A disputa pelo governo de São Paulo em 2026 começa a tomar forma como um embate direto entre o governador Tarcísio de Freitas e o pré-candidato petista Fernando Haddad, ex-ministro da Fazenda. Em entrevista ao programa Direto ao Ponto, da Jovem Pan, transmitida em 22 de junho de 2026, Haddad acusou a gestão estadual de provocar uma deterioração institucional e administrativa e prometeu investigar contratos caso seja eleito.
Veículos de esquerda destacaram a contundência das críticas de Haddad. Ele classificou a privatização da Sabesp como uma vergonha, por considerar a água um serviço essencial demais para ficar nas mãos de um fundo especulativo, em referência à Equatorial, e afirmou que a prometida redução da conta de água não se confirmou. O ex-ministro também acusou Tarcísio de improbidade ao adiar a adesão de São Paulo ao Propag, programa de renegociação de dívidas estaduais que ele próprio desenhou no Ministério da Fazenda, estimando uma perda de quase R$ 10 bilhões para o estado. Na segurança, prometeu criar um gabinete integrado com Polícia Federal e Ministério Público Federal, sob o argumento de que, quando o Estado se organiza, o crime se desorganiza. Defendeu ainda que crimes de colarinho branco, como no caso do Banco Master e de Daniel Vorcaro, sejam tratados como parte do crime organizado, e justificou a fiscalização de fintechs como combate ao fluxo financeiro de criminosos.
No campo econômico, Haddad rebateu críticas sobre a situação fiscal do governo Lula. Disse que a atual gestão herdou um déficit de quase R$ 200 bilhões, pagou o calote dos precatórios, indenizou governadores e manteve o Bolsa Família dentro da lei, e projetou superávit no orçamento de 2027. Também citou a educação, comparando os 24% de matrícula em tempo integral no ensino médio paulista com os 81% do Piauí.
A cobertura de centro relatou que o tabuleiro eleitoral paulista passou por um movimento estratégico decisivo: a retirada das pré-candidaturas de Kim Kataguiri, do Missão, e Paulo Serra, do PSDB, ambos migrando para a disputa pela Câmara dos Deputados.

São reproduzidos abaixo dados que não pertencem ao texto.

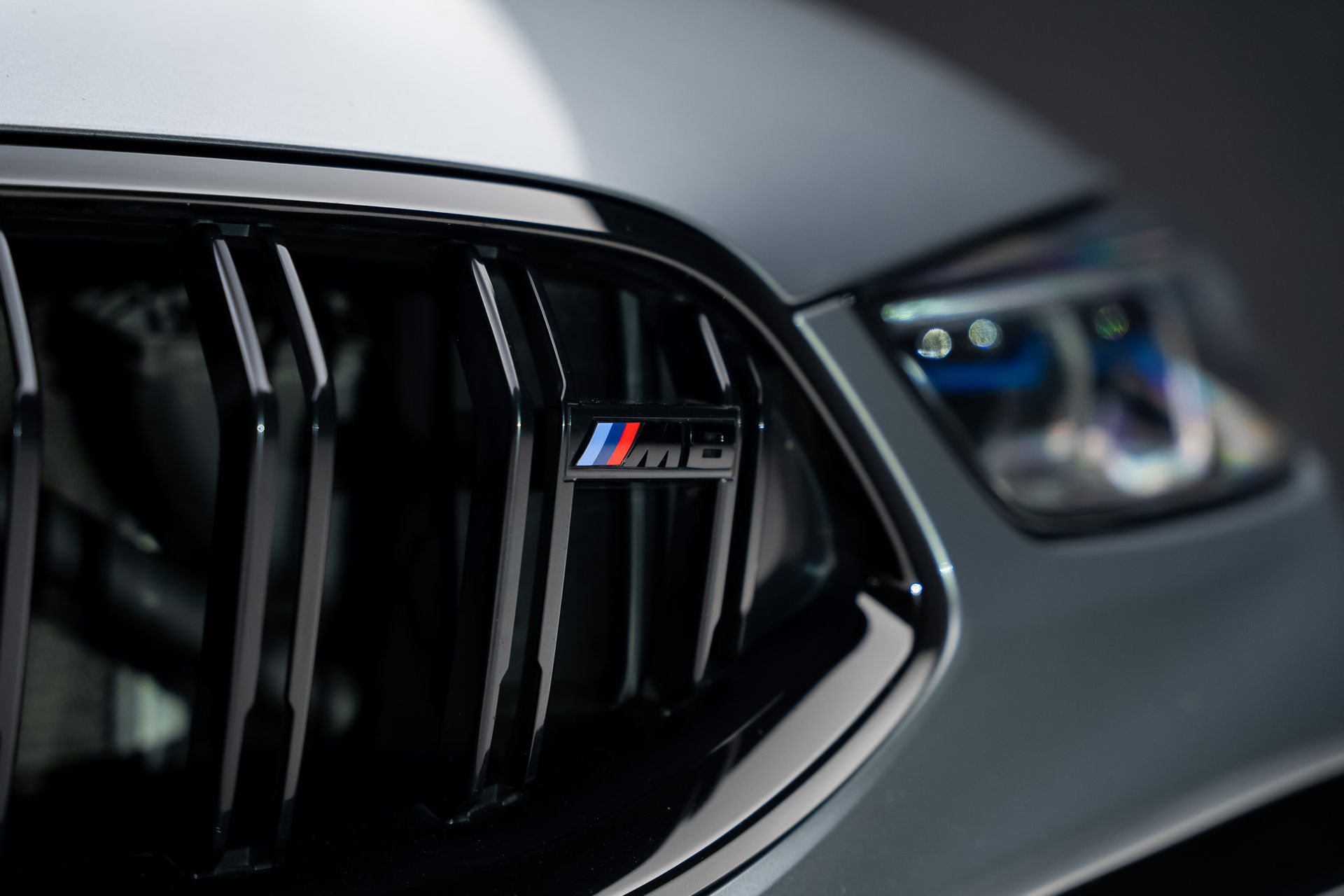 2023 BMW M8 Competition for sale | TxTCharlie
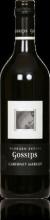 Gossips  Cabernet   Merlot 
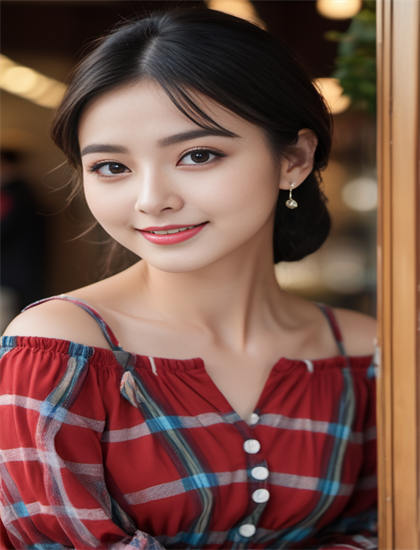 制作特辑：《返乡》象征隐喻解析：符号意义与深层寓意探讨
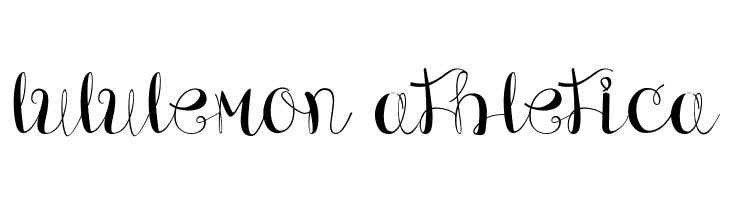 Grounding  Descarca Fonturi Gratis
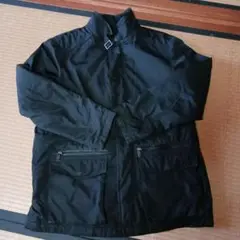 Item thumbnail for item e1ef3eb7-1b7b-4f54-8228-e588dd36f744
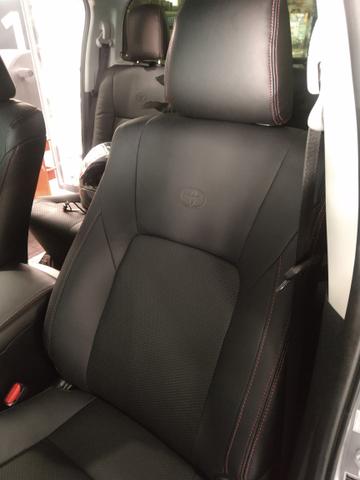 Hilux Diesel 4x4 2019 - Foto 8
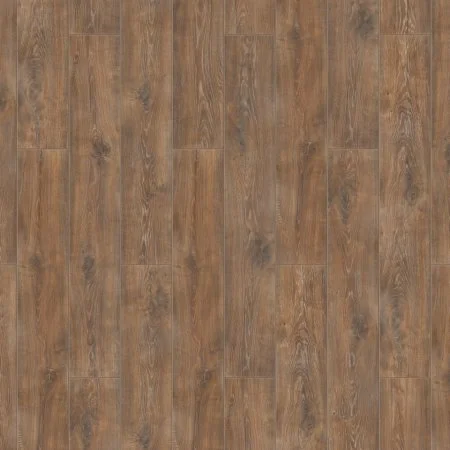 Ламинат Tarkett Poem 1033 Гомер в Перми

Segundo fontes de bastidor, o recuo não foi espontâneo e ocorreu após pressão de aliados do governador, unificando o campo conservador em torno de Tarcísio e reduzindo o risco de um segundo turno. A mesma análise registrou que pesquisas de meados de junho apontavam vantagem de 13 pontos do governador sobre Haddad, e um levantamento de maio indicava aprovação de 64,4% à gestão estadual.

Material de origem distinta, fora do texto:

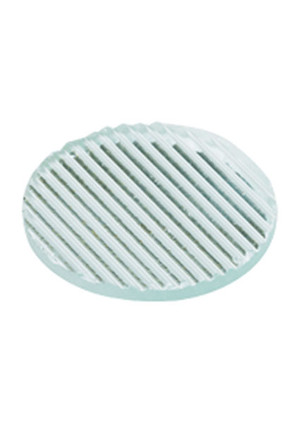 Visual Comfort Modern - 140MR16LL - Linear Spread Lens - Linear Spead Lens
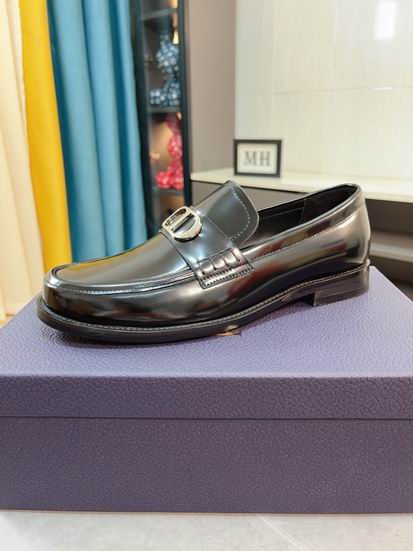 Dior sz38-44 mnh0507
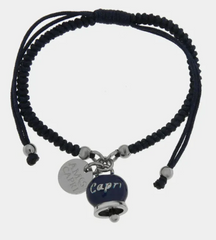 3170844 -  - AMO CAPRI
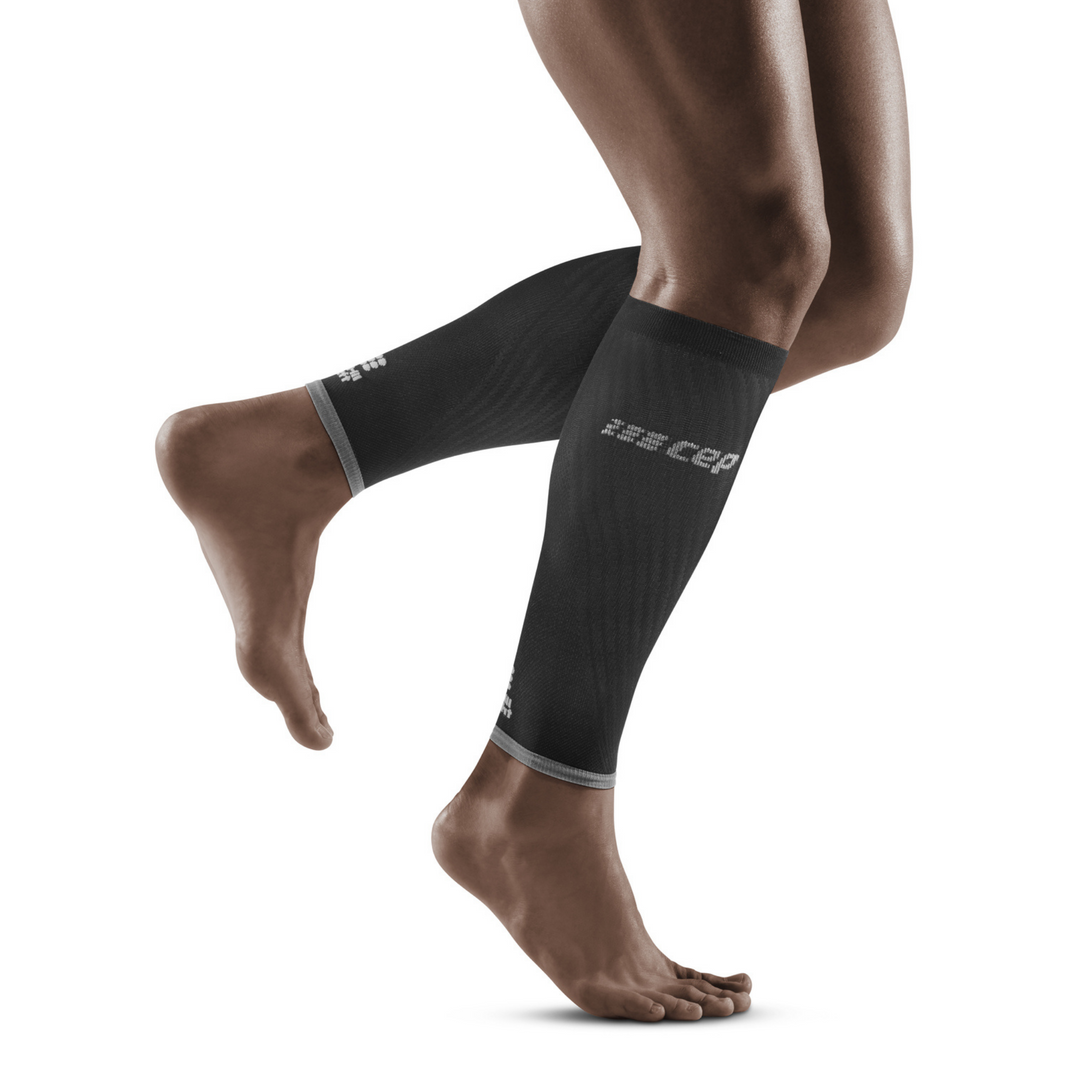 Men's CEP Ultralight Compression Sleeves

É nesse ponto que as coberturas divergem em ênfase. Enquanto veículos de esquerda centram o relato nas denúncias de Haddad e em seu projeto de oposição, a leitura de centro e de bastidor enfatiza o favoritismo consolidado de Tarcísio e sugere que Haddad teria entrado na corrida por convocação do PT, para garantir a Lula um palanque robusto no maior colégio eleitoral do país, independentemente do resultado. Veículos mais à direita tendem a tratar as acusações sobre Sabesp e Propag como retórica eleitoral, defendendo a privatização como ganho de eficiência e universalização. Ainda assim, a análise de centro reconhece uma nuance: entre eleitores de baixa renda, a tendência de voto se inverte, com Haddad à frente, replicando em São Paulo a polarização que deve marcar a disputa nacional.

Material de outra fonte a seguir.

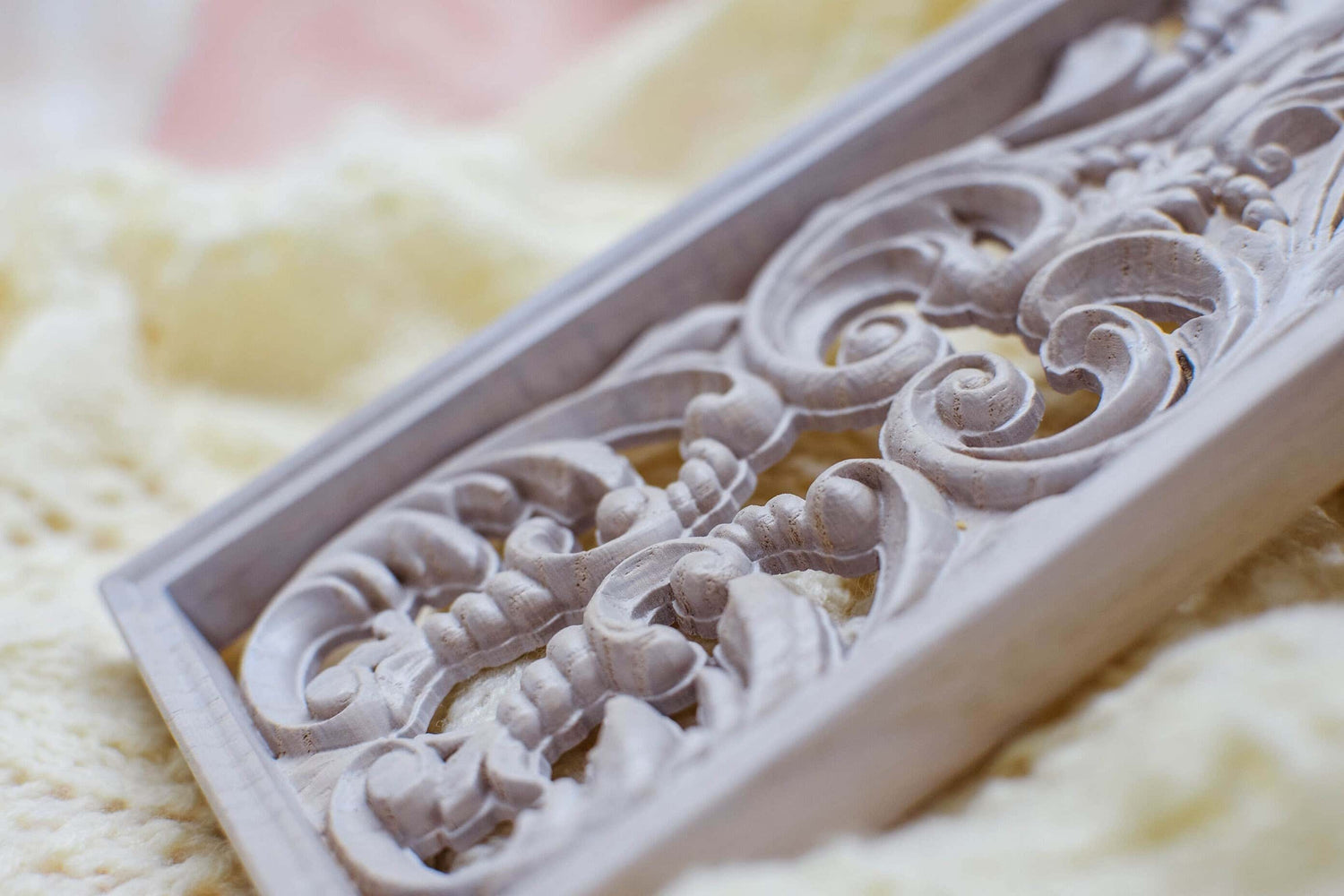 Wall cross Wooden religious home decor - Free Engarving- All sizes- Religious wooden wall art christian plaque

O que ainda não se sabe é como o governo Tarcísio responderá formalmente às acusações de improbidade e de prejuízo bilionário no Propag, já que a cobertura não trouxe o contraditório da gestão estadual. Também permanecem sem origem nomeada os institutos responsáveis pelas pesquisas citadas, o que limita a aferição do tamanho real da vantagem do governador às vésperas da campanha oficial.